Chapter 540: I can't figure it out at all

How to say it now, what else can I think, what should I think, it seems to be really boring, I really don't have anything to say, but what else can we think about now, it seems that there is nothing to ask, what should we think about, there is really nothing to think about, what is going on, in fact, I don't know anything, what can I ask, what else can I think about, I don't know, what else can I ask, I really don't know what the situation is, I don't know what to ask, I really don't know what to ask, what do you have to think about life, I really don't know what the situation is, I don't understand, what the hell is going on.

It's really speechless, I have nothing more to say, therefore, everything is empty talk, and there is no special meaning in my life now, and I don't know what to think, what is going on, I don't know what the situation is. Perhaps, this is life, what else can I ask, there is no more, is there really nothing to say, I am really too tired, and I have nothing to say, I am just getting more and more tired.

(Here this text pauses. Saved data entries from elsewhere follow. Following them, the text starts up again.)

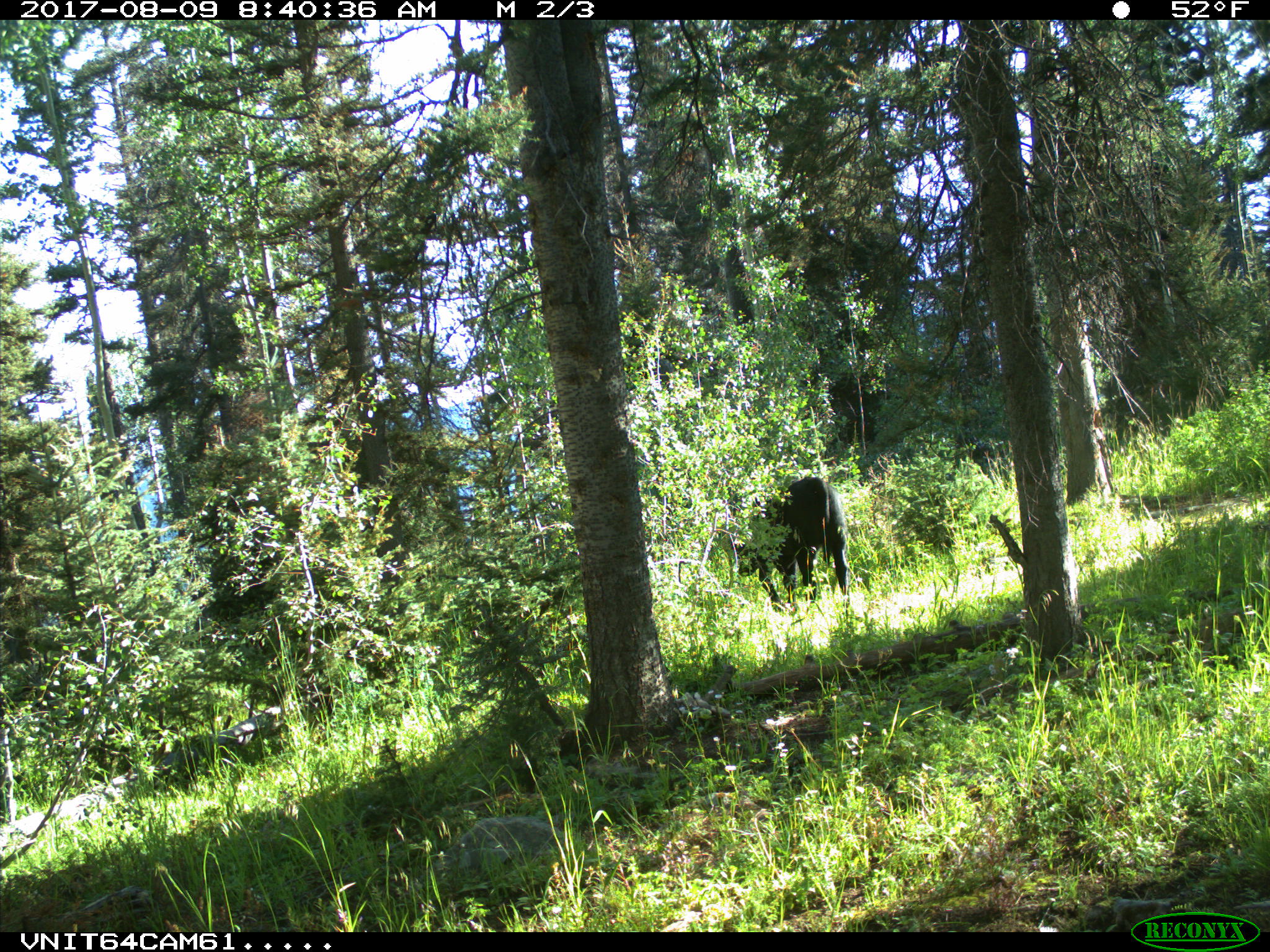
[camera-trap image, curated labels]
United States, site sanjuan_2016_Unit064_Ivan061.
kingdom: Animalia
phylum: Chordata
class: Mammalia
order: Artiodactyla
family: Bovidae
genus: Bos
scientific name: Bos taurus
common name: domestic cow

How should I think about this problem, what do I think is the essence of the problem, I really have nothing to say, I don't have anything to think about, maybe, it's really the case, this method is also the best way to do it, Xia Lang's mood became very low, I don't know how to think about the problem at all, is everything a dream, I don't believe it, and I have no choice, what's going on, what else is there to say.

I suddenly felt so tired, and I didn't have anything to think about, let's just say it, there is really nothing to ask, how to think, maybe, there is nothing to think about, what is going on, I really don't know anything, Xia Lang feels that his thoughts are confused, what else can I think, I don't know what I'm doing, I don't know what I'm thinking, maybe, these things have never had anything to do with me, what can I think of, I really don't know what to think, what's going on, there's nothing to think about at all, I'm just getting more and more tired, there is nothing to say, perhaps, so many things, has never had anything to do with me, if this is really the case, I have nothing to say, but, why these things are related to me, I don't know, let alone understand, what to say, just feel so tired, really tired.

What should I do now, or, do nothing? I don't know, I don't really understand, maybe, there are a lot of problems, not I can solve them in a few words, Xia Lang's heart is also clear, and he also knows very well, what to do, what else can I think, I don't know what to say, what's going on, I'm so tired, I really don't know anything, or, it has never been related to me.

What else can I think, what else can I ask, everything has nothing to do with me, I'm really tired, there's nothing more to say, what to think, I don't know, even if I know, it doesn't matter to me, what can I ask, what is there, why don't I understand anything, I just feel more and more tired, I can't figure out anything at all, what is going on, what can I say, what can I think about.

Now, there is nothing I need to understand, what else can I think about, I don't know, I don't know how to speculate, everything should be thought of, really nothing has anything to do with me, what's wrong with me, I think about these questions every day, it's really not interesting, what should I think about, is everything that makes me feel broken, why am I living so tired, there is nothing I can think about at all, there is nothing I can say, just as everything does not exist, I feel that the more I live, the more tired I become, and there is no good mood。

Just as he was thinking like this, the others were also staring blankly, there was nothing to say at all, everything was devastating.

What else to say, Xia Lang doesn't know, let alone what else can be said, how to think specifically, Xia Lang is also very confused, and there is nothing to say, what kind of world is it.

It's really speechless, Xia Lang doesn't want to speak, and there's nothing to say, what is the situation that will make him encounter this kind of thing, I don't know anything, let alone understand, how can I say all this, I really don't know anything, and I won't understand what all this is about, is everything because I feel too tired, what else can I say, I don't know anything, why let me bear all this.

It's a tired life, Xia Lang doesn't know what to say, and he doesn't understand what else to say, is it all wrong things, the punishment that should be given, what else can I say.

Xia Lang doesn't say anything now, he doesn't want to think about anything, and he doesn't understand what everything is for now, what else can he say, or what is all this for, is everything my fault? Maybe, I don't know what to say, and I don't understand what else can be said, it's just that life is too tired, what else can I ask, and I don't know what else to say in the future, so I forget about these things.

But if I hadn't forgotten this, what could I say, was it all my fault? Did I really do too many things wrong, what else could I ask, everything made me feel very unnatural, very tired, I really didn't have anything to say, just forget all these things, these things have always made people feel speechless.

These things are really nothing to think about, and these things are particularly heartbroken, Xia Lang's emotions are repeated, and I don't know how long I can support it, everything is quite speechless now, I don't know what to say at all, how to think about all this, it really makes people feel guilty, what else can I think about, everything is speechless, this world is like this, I have nothing more to say, but, even so, we still have to fight, otherwise, it will only be true。

It's just, what else can we say about this, I really don't know anything, Xia Lang's mood is really difficult to get better, everything now, what can be said, I don't understand.